VUH decreases patient diversion

At Vanderbilt University Hospital, when no beds are available, patients are reluctantly diverted to other hospitals. Vanderbilt pediatric units rarely go on diversion, but for areas of the hospital that serve adult patients, increased demand for services has in recent years made patient diversion a routine occurrence.

In recent months, thanks to the efforts of staff and faculty, patient diversion has decreased significantly at Vanderbilt.

From December to April, diversion from adult units eased by 1.6 hours per day, which amounted by April to a 40 percent reduction from previous-year levels, said Allen B. Kaiser, M.D., VUH chief of staff and associate chief medical officer.

Much of the improvement is likely due to steadily increasing physician adherence to new bed management policies, Kaiser said. He also said there is still considerable room to improve adherence to these policies and to reduce diversion further.

Unless there is a good reason to keep a patient around until later in the day — a pending test result, for example — VUH wants patients ready for discharge by 10 a.m. Late last year, having studied what it takes to prepare VUH patients for discharge, the VUMC Clinical Enterprise Group said that whenever it is apparent that a patient is likely to be in shape for discharge within 24 hours, the doctor needs to write an “anticipate discharge” order. The CEG also said that, unless there is a clinical reason to wait until later in the day, doctors need to write discharge orders by 9 a.m.

In December, departments began receiving monthly reports of compliance with these policies. From December to April, use of anticipate discharge orders increased from 4 percent of admissions to 15 percent, and writing of discharge orders before 9 a.m. increased from 20 percent to 28 percent.

“Patient diversion is our worst administrative nightmare,” Kaiser said. “This recent progress toward more timely orders is all because doctors started getting feedback on what they’re doing.”
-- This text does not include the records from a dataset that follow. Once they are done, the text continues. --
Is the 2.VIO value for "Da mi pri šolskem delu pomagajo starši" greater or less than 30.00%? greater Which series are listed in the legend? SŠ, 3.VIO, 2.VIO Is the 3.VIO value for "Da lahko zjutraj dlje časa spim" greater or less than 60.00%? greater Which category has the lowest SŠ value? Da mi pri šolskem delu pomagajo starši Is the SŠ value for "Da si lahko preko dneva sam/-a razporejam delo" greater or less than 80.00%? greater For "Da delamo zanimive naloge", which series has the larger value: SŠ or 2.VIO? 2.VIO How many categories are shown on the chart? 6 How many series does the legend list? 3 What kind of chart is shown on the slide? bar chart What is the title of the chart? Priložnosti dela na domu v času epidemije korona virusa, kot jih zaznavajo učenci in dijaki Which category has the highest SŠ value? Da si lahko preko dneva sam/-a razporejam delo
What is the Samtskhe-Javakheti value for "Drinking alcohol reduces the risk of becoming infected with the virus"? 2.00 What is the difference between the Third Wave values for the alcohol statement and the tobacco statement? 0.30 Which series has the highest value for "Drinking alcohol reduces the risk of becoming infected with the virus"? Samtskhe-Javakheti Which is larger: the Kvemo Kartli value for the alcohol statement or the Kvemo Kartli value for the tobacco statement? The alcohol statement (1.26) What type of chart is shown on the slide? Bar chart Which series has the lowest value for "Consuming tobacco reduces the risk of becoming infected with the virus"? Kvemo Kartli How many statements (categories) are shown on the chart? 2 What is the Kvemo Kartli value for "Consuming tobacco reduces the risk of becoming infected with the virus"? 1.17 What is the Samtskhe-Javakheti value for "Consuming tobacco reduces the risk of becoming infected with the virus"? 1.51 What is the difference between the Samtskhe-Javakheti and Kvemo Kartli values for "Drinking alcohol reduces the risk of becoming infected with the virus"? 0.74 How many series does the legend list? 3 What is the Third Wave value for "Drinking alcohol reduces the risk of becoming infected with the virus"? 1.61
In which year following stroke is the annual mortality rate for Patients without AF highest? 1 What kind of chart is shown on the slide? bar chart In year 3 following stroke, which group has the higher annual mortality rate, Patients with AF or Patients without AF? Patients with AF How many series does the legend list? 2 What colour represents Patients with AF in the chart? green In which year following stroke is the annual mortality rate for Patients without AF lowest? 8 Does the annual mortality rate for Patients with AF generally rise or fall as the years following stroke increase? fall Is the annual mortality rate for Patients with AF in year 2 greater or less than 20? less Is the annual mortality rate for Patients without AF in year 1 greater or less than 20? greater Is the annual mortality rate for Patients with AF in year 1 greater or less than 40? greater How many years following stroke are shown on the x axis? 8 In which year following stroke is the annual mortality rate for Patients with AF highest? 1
When it comes to improving bed management, some patient groups are more tractable than others. In Vanderbilt’s top-performing clinical service, Kaiser said, doctors are able to write discharge orders before 9 a.m. 80 percent of the time. In the absence of national benchmarks, optimum bed management for a given clinical service can be gauged with reference to the service’s best individual performers.

Within most Vanderbilt services, there is still a considerable spread between the best and worst individual performers, Kaiser said, indicating significant additional opportunity to improve bed management.